As for the subsequent history of Supreme Court decisions? The decisions in question didn’t happen until well after the Founding itself, and even the 1825 Wayman case might be read to endorse the anti-alienation principle rather than the nondelegation doctrine, given the comment that “Congress may certainly delegate to others powers which the legislature may rightfully exercise itself.” If that’s right, true nondelegation arguments didn’t really start to crop up until later in the 19th century — though I would argue that Wayman‘s distinction between “important subjects” and “fill[ing] up the details” in areas of “lesser interest” is hard to sell as a distinction between delegating one’s powers and alienating them.

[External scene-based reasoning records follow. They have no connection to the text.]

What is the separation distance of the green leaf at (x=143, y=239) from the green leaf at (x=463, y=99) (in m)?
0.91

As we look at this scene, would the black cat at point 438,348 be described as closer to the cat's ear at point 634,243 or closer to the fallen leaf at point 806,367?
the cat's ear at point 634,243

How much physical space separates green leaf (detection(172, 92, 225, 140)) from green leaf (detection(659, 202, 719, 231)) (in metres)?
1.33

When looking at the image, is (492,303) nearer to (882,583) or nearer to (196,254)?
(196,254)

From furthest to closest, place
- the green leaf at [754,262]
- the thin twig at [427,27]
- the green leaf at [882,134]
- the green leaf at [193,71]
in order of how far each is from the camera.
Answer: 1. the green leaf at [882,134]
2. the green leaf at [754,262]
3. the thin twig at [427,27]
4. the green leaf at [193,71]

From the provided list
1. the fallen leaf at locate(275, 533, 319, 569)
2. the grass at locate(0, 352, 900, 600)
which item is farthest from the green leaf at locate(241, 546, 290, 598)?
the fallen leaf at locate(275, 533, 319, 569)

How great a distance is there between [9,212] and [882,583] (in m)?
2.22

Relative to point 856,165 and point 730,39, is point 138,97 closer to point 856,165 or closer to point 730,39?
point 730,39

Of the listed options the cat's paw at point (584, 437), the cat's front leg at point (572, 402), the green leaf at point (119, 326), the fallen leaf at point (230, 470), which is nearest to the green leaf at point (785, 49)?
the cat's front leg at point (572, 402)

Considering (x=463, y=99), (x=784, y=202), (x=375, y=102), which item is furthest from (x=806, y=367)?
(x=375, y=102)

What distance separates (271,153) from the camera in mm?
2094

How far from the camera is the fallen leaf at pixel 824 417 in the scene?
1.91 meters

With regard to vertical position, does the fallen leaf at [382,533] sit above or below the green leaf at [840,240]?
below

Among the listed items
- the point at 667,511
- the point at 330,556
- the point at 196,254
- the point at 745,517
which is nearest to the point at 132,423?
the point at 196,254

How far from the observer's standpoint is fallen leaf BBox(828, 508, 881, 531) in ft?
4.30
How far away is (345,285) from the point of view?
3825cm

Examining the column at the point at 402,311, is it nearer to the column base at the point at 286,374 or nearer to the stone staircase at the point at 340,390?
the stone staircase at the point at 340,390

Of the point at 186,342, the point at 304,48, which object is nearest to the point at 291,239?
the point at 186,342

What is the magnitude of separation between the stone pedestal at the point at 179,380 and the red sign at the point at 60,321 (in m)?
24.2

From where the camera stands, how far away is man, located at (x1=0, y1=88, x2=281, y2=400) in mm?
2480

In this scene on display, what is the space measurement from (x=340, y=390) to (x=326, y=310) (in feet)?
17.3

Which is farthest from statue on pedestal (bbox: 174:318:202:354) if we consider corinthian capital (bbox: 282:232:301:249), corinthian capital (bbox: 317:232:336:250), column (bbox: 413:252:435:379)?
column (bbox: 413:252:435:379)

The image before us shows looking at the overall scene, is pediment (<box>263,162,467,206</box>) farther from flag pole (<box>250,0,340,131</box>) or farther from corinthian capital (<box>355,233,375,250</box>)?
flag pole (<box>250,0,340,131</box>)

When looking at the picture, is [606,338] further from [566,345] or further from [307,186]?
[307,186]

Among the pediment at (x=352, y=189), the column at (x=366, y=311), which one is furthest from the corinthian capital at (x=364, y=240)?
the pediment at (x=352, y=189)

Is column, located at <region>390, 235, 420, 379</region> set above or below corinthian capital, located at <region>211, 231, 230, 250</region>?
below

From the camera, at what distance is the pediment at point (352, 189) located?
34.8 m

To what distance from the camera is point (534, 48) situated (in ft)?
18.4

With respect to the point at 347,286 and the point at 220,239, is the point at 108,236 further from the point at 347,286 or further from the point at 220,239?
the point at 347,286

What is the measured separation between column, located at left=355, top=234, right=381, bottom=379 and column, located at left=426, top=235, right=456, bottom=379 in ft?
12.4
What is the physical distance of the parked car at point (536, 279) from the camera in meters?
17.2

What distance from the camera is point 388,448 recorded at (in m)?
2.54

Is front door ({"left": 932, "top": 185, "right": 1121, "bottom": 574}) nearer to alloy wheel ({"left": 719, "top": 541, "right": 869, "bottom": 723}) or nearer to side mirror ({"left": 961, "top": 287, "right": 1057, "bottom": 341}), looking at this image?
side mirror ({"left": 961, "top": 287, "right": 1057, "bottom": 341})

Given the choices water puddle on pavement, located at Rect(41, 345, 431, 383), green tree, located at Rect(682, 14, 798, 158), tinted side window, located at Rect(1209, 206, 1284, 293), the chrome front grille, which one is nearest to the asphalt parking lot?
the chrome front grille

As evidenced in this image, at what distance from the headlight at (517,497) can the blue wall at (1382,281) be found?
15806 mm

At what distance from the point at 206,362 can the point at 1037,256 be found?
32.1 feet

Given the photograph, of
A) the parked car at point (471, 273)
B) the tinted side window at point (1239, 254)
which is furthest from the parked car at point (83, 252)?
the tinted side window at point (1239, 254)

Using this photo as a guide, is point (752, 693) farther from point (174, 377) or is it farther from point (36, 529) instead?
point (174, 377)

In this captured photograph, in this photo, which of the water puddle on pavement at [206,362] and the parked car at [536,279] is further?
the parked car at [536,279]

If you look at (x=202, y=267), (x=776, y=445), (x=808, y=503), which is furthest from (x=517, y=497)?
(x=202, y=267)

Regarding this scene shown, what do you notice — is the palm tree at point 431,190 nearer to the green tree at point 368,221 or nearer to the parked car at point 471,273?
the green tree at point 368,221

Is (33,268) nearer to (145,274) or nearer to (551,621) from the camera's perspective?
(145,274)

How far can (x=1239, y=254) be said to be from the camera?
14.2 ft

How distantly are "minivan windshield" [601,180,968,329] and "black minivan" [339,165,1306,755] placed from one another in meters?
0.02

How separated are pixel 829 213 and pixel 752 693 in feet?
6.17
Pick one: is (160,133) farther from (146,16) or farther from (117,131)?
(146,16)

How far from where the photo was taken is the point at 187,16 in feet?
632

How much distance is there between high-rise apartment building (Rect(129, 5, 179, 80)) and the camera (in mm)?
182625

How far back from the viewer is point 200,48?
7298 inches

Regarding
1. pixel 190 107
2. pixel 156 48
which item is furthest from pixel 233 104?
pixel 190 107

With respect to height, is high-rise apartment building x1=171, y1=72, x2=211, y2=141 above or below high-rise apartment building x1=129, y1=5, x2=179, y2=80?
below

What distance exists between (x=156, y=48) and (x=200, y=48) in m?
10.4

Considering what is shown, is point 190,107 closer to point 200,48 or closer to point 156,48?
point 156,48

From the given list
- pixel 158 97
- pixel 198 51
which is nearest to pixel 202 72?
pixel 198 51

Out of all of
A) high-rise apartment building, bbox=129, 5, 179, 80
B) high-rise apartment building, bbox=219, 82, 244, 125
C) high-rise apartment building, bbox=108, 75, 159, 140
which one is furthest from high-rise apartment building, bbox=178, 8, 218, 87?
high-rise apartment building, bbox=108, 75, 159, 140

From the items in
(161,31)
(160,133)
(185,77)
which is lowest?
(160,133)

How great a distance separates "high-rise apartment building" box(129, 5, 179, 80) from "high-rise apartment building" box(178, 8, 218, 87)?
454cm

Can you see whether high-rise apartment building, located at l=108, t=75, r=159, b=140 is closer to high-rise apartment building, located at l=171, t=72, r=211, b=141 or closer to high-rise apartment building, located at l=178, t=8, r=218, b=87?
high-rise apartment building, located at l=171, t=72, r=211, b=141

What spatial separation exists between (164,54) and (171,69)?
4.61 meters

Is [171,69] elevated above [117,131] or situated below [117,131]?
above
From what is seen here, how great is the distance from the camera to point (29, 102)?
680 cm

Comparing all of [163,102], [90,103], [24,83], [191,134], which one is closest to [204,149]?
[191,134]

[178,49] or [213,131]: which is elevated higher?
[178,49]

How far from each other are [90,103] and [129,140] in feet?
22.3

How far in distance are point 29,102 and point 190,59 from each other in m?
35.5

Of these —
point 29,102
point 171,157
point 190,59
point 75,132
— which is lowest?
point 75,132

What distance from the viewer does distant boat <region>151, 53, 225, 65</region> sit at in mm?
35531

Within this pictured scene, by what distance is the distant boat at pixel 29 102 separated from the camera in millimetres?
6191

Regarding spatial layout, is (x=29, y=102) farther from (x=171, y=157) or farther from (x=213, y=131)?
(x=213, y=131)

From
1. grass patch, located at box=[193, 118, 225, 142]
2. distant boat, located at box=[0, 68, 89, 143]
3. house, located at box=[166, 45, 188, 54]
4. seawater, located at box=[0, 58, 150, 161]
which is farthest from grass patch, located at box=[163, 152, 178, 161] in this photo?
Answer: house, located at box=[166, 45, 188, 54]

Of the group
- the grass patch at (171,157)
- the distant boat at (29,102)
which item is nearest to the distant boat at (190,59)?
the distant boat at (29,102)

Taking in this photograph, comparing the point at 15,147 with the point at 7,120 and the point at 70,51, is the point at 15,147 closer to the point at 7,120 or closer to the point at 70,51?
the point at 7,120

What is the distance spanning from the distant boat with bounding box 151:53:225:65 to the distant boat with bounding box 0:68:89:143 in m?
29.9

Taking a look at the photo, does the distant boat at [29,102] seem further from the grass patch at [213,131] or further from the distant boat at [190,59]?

Regardless, to hear Mortenson and Bagley tell it, the nondelegation doctrine is a complete fiction. It did not exist at the Founding and virtually never made any difference, even during the much-later years when the Supreme Court professed to believe in it. There’s no reason, or at least no originalist reason, to revive it and pump it full of steroids today.
Reading the Tea Leaves
Mortenson and Bagley have hardly provided a definitive debunking of Gorsuch’s argument for the nondelegation doctrine. Responses to their work are already trickling out; Ilan Wurman, for instance, has a blog post challenging the way they reinterpret Locke’s view and questioning the relevance of some of the Founding-era delegations cited. But even Wurman says the paper should prompt a rethinking of exactly where to draw the line between allowed and disallowed delegations, which in turn raises the question of how courts could enforce a reinvigorated nondelegation doctrine in a fair and objective way.
I’m not big into predictions, but my guess is that the arguments of Mortenson and Bagley won’t prove quite strong enough to knock the nondelegation-revival train off its tracks. When they find a case they like, I think the conservatives on the Court will at least nominally return to the 1825 “fill up the details” standard, but probably will not prove eager to strike down one hugely consequential law after another on that basis. They can’t go too far down that road without losing a vote or two over concerns about judicial activism, highly subjective line-drawing, and the Court’s own legitimacy, so they’ll mostly stick to smaller, less publicly known provisions — such as the one challenged in Gundy, which gave the attorney general full discretion over whether and how to register sex offenders who’d been convicted before the sex-offender-registry law went into effect.
Of course, none of this says anything about Congress’s blame for the administrative state. Even if the Constitution allows legislators to punt countless zillion-dollar decisions to the executive branch, so that each administration can undo the actions of the last in pursuit of its own whims, there’s no excuse for actually doing so. Not everything that’s constitutional is also a good idea.